An elimination reaction of free radicals is the mechanism by which free radicals can undergo an elimination reaction to form olefins. Such reactions are usually not major pathways for radical mediated reactions.

Reaction mechanisms
Radicals can undergo a disproportionation reaction through a radical elimination mechanism (See Fig. 1). Here a radical abstracts a hydrogen atom from another same radical to form two non-radical species: an alkane and an alkene.

Radicals can also undergo an elimination reaction to generate a new radical as the leaving group. For example, when polystyrene decomposes upon heating at a temperature above 300°C, a styrene monomer is generated via a radical elimination mechanism (See Fig. 2). Here, the new radical is generated on the polymer chain, which can further undergo a similar type of reaction to generate more styrene molecules.
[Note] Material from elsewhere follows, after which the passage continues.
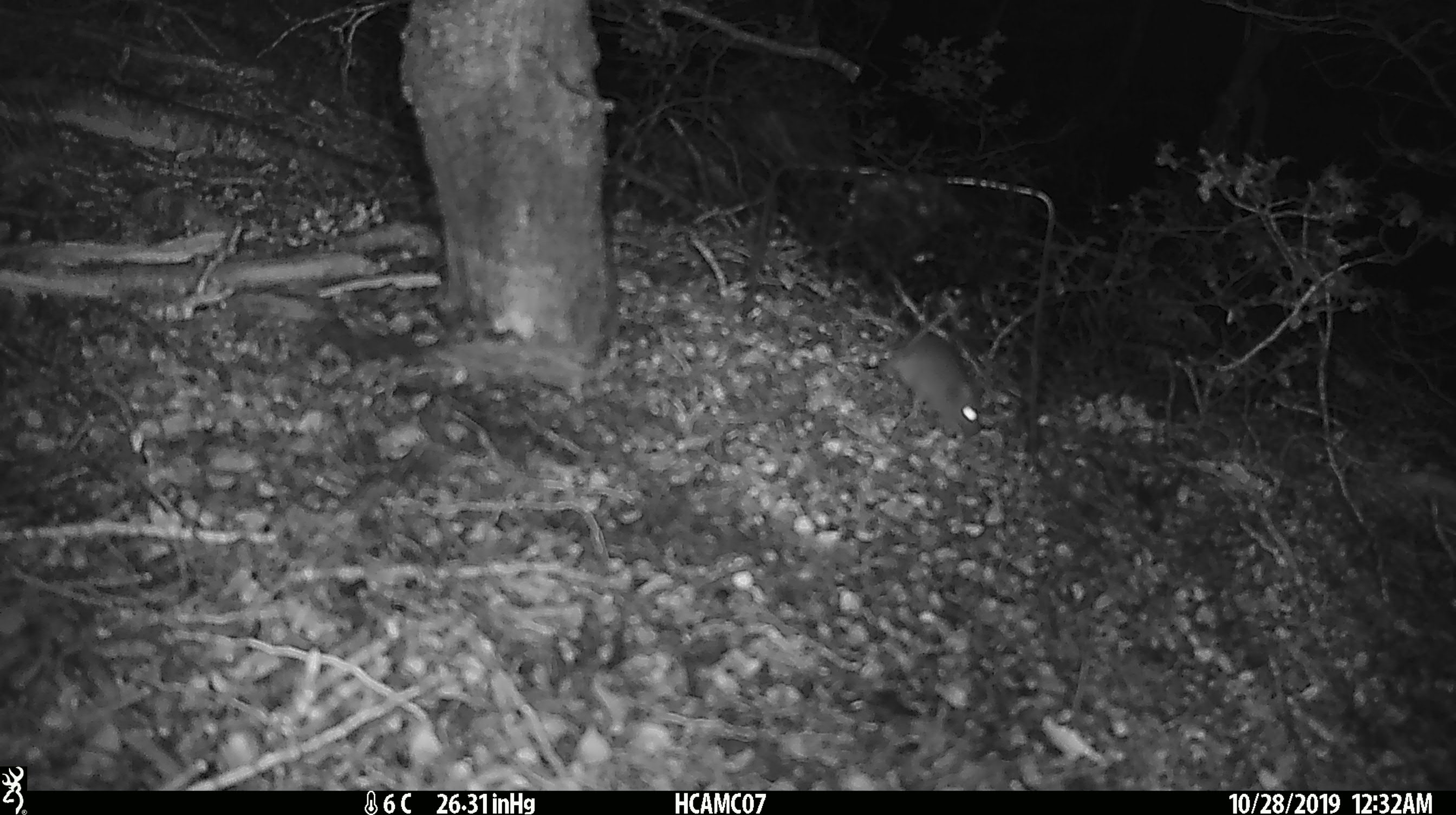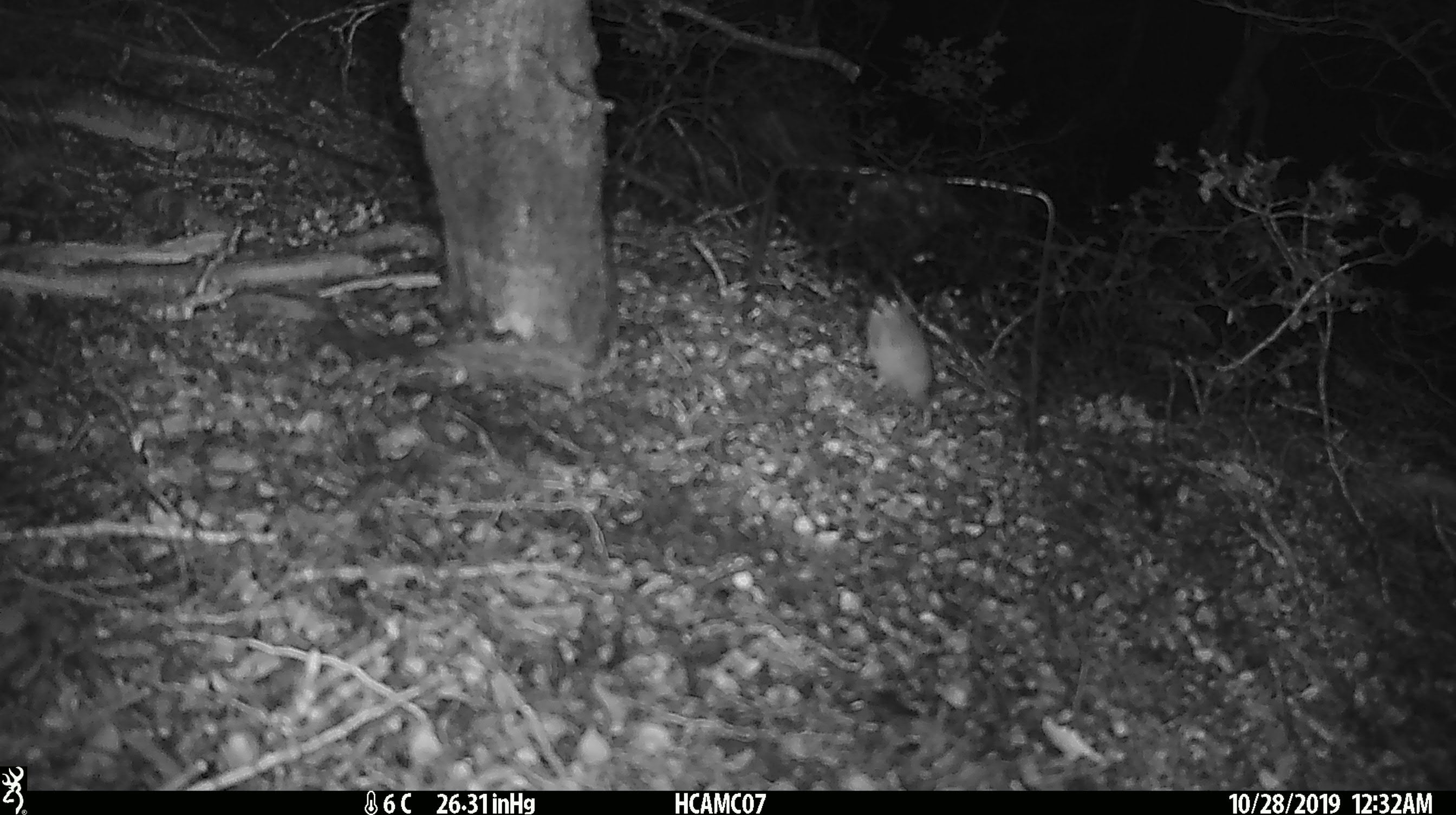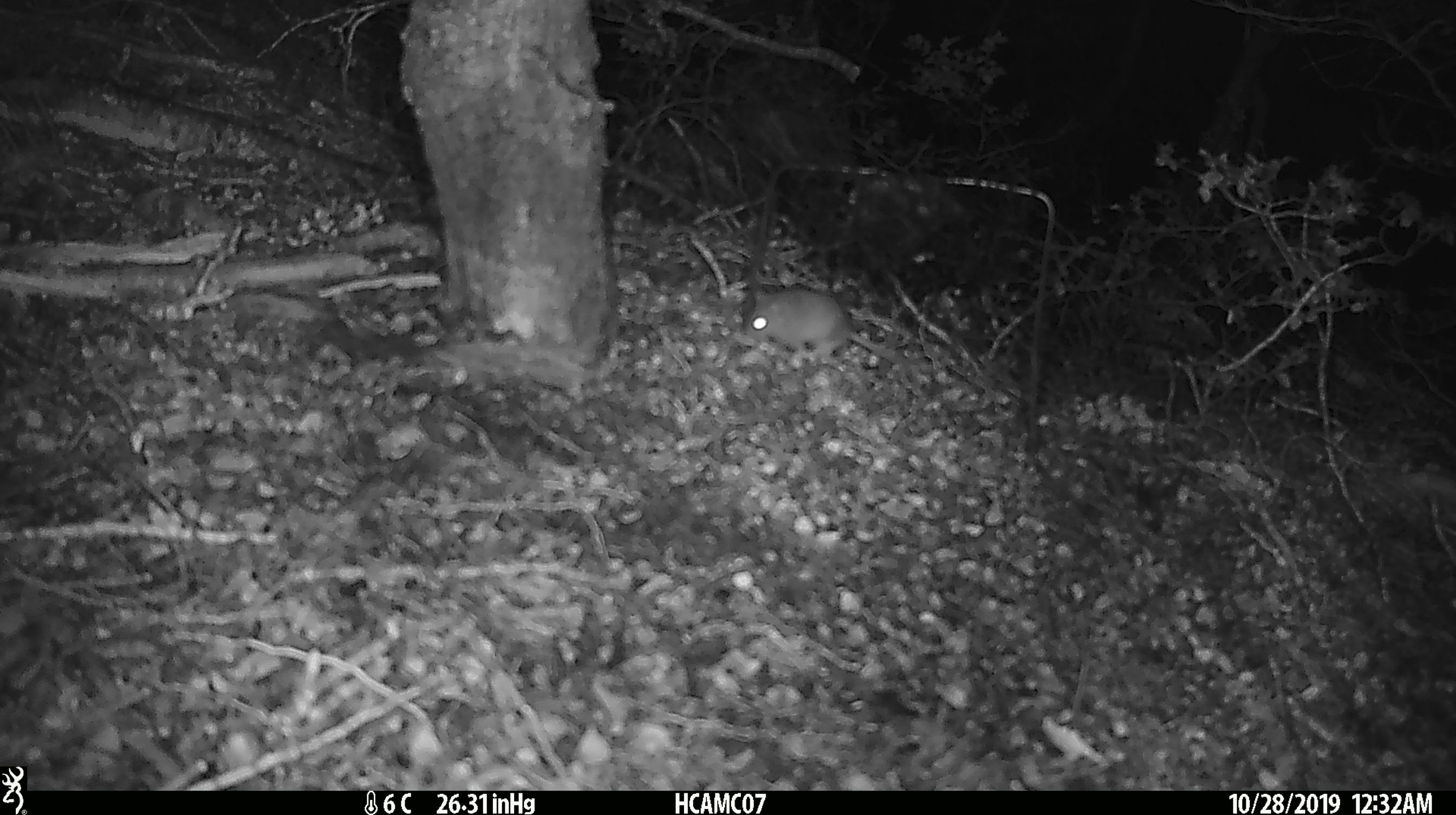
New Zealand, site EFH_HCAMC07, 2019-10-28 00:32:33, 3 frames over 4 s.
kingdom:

This process is known as the radical mediated depolymerization of polystyrene.

Radical elimination reactions are found in enzyme-catalyzed pathways. In the dehydrogenation reaction of acyl-CoA to form enoyl-CoA, FAD accepts two protons and two electrons to form FADH2 under the catalysis of acyl-CoA dehydrogenase.  The mechanism involves formation of acyl-CoA β-radical that undergo elimination to form the enoyl-CoA product (See Fig. 3).